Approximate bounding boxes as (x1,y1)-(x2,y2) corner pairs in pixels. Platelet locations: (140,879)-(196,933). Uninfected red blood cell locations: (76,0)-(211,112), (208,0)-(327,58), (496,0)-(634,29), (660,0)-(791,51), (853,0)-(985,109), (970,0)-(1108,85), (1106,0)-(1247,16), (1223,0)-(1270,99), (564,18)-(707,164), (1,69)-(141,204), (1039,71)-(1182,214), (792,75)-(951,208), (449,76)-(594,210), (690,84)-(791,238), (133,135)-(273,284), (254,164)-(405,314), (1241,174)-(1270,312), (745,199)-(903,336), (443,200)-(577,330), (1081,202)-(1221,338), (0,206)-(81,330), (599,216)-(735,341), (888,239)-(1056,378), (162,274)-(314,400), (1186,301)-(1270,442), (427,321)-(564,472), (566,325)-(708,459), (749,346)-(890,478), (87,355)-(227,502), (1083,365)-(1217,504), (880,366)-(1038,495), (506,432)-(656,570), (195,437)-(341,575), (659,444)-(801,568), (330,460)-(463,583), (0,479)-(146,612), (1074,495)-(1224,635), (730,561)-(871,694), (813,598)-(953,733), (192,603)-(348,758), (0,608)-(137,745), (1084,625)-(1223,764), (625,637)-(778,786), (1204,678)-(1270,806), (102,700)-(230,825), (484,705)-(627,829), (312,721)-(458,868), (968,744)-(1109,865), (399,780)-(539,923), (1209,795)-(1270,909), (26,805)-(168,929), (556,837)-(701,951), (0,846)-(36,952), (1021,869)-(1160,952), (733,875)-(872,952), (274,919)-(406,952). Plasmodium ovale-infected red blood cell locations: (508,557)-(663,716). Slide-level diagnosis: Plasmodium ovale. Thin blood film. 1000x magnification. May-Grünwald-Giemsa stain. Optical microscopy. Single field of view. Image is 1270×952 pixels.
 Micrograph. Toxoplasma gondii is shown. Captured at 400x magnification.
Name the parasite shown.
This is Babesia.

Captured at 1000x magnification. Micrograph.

WORK ITEM - Within the data above, pick out all lines holding the word "Micrograph".

ANSWER BOX -
 Micrograph. Toxoplasma gondii is shown. Captured at 400x magnification.
Captured at 1000x magnification. Micrograph.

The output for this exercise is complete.